As I explain in my previous post, Captain Smith is right that his suit is not barred by the political question doctrine, and he also raises very difficult and important arguments on the merits.  Even so, I continue to think that Judge Koller-Kotelly will likely dismiss Captain Smith’s case because he lacks Article III standing to challenge whether the President has complied with the War Powers Resolution by failing to withdraw troops from Operation Inhernet Resolvee in Syria and Iraq.  And Captain Smith lacks standing, as I’ve previously explained, because a presidential violation of the statute would not harm him in any distinct sense (i.e., in any way other than the fact that our elected President is not complying with the law, a “generalized grievance” about officials’ law-compliance that affects all of us equally and that therefore does not support standing).
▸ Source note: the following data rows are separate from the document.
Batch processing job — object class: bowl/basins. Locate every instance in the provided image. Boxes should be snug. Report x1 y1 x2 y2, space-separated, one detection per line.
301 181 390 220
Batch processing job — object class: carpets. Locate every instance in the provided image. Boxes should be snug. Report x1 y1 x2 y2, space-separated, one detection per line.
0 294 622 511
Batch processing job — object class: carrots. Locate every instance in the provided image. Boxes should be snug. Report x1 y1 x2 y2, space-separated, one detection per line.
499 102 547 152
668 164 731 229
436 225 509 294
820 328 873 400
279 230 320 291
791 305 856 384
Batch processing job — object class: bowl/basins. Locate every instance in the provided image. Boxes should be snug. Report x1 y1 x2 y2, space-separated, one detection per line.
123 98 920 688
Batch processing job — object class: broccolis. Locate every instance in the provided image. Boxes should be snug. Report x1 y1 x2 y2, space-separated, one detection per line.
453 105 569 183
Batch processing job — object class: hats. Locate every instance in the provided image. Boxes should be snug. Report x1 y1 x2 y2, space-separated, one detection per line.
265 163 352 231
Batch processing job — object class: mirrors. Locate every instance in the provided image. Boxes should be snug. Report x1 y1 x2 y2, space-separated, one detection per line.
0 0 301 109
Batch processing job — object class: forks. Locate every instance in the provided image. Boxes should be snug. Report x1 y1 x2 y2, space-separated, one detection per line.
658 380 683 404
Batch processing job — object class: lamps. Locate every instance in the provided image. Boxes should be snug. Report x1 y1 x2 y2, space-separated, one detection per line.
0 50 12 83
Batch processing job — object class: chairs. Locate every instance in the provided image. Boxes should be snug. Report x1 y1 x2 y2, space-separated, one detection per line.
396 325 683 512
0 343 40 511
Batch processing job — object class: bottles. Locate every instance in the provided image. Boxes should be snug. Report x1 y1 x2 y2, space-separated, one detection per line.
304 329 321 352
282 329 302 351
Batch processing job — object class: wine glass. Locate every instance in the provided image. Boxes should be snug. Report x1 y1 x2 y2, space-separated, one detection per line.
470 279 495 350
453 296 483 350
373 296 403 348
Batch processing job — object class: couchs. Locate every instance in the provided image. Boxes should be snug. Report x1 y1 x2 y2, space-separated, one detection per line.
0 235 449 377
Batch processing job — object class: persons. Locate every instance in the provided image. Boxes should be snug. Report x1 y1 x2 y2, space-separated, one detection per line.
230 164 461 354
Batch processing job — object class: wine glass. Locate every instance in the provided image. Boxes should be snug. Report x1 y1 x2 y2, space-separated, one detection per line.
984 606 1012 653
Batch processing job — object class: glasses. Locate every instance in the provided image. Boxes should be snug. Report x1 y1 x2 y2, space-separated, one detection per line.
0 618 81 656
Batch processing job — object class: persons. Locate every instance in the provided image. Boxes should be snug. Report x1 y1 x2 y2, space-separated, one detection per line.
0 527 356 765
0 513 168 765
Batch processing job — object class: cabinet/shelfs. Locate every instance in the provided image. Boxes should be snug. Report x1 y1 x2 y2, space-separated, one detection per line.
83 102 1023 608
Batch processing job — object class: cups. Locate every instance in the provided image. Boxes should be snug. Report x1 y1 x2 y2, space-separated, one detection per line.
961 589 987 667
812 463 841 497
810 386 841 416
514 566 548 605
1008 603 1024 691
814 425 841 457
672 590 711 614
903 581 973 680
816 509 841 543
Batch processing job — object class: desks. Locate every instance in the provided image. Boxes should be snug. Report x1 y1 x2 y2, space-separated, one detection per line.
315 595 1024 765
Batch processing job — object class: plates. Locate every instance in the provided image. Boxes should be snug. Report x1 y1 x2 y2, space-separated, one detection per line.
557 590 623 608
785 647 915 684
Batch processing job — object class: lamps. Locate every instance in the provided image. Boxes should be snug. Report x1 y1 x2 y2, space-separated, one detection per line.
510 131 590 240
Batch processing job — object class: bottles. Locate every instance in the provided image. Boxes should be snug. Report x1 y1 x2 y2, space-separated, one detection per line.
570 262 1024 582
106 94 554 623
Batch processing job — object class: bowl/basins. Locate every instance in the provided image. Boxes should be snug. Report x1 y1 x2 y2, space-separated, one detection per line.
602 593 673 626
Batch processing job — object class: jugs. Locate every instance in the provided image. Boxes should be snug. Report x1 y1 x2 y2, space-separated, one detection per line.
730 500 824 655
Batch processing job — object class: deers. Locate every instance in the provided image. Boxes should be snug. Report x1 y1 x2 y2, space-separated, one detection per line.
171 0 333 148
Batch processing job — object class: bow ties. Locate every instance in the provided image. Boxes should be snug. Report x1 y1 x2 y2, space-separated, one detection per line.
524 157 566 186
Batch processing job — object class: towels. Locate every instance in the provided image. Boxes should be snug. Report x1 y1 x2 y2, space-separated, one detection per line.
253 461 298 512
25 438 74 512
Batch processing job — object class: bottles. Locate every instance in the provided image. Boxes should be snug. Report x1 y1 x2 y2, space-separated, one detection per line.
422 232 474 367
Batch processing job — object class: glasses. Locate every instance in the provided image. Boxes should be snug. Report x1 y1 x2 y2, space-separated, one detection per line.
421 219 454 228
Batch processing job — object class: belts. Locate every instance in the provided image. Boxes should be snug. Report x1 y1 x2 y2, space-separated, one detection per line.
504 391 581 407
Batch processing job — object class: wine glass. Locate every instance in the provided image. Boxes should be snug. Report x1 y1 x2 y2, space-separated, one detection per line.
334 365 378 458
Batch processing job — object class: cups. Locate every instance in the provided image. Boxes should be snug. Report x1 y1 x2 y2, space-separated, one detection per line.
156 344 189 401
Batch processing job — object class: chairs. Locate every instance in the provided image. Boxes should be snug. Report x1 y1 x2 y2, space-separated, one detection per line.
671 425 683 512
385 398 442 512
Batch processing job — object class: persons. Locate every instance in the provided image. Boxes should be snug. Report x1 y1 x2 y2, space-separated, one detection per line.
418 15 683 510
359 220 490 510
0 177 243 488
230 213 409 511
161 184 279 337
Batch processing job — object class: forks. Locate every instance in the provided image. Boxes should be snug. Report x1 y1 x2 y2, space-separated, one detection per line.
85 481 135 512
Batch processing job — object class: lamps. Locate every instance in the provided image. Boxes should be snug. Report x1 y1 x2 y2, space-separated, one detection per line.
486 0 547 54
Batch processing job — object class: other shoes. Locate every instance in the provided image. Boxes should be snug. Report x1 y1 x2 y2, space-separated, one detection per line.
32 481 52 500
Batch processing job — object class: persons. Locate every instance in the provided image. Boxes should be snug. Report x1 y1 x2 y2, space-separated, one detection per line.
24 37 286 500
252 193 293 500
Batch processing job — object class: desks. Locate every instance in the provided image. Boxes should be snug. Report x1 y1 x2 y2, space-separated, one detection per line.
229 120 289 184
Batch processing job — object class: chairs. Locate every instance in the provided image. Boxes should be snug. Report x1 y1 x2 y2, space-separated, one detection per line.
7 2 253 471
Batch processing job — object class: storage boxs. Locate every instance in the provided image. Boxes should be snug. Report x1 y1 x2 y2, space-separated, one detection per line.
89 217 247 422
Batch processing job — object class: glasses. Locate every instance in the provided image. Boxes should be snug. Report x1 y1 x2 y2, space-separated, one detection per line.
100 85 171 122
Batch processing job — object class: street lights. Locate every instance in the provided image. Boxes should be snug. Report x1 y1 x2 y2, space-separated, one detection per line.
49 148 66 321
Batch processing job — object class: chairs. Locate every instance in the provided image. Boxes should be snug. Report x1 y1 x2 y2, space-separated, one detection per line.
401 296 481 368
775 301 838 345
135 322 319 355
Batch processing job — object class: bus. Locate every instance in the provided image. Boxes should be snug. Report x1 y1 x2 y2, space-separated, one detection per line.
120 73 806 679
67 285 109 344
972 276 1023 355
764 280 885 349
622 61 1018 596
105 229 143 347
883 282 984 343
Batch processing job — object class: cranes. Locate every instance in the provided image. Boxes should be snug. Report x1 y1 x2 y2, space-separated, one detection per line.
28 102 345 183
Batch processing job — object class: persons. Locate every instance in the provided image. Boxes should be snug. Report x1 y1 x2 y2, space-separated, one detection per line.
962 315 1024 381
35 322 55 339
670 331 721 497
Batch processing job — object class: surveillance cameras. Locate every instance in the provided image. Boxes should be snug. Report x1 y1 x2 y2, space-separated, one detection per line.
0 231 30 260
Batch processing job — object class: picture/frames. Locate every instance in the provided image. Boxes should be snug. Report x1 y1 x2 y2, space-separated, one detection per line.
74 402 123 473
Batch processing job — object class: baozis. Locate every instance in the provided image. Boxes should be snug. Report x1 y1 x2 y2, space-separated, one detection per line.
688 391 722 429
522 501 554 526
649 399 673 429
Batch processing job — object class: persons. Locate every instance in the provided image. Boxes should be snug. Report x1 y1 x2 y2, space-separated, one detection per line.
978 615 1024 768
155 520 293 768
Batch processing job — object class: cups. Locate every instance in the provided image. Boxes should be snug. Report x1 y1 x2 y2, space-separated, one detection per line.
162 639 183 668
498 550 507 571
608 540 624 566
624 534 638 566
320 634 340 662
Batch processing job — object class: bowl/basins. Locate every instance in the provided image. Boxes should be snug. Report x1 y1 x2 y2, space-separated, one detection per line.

Importantly, Smith’s theory of standing is not that he is more likely to be injured or killed by virtue of the President’s decision to deploy troops into hostilities in Iraq and Syria.  (If that were his theory, it would raise a more difficult Article III question; during the Vietnam War, some decisions of the U.S. Court of Appeals for the Second Circuit suggested that that would be sufficient to establish standing.)  Rather, Captain Smith insists that he is differently situated from the rest of us because he might be ordered to perform functions in support of Operation Inherent Resolve.  Smith was stationed in Kuwait when he filed his suit, but he is currently on duty in Texas.  Nevertheless, there remains a chance, he claims in his newly filed brief, that he might once again be ordered to provide intelligence services in support of the Operation in Iraq and Syria.  And, if he is so ordered, and if he is correct that the War Powers Resolution required the President to effectively end Operation Inherent Resolve some months ago, by withdrawing troops from Iraq and Syria, Captain Smith insists that that will put him to an impossible choice: between obeying orders and complying with the law.  He further claims that the Supreme Court has already decided, in the landmark case of Little v. Barreme, that when faced with such conflicting obligations, the military officer must follow the law, not his orders.  That’s a misreading of Little, however.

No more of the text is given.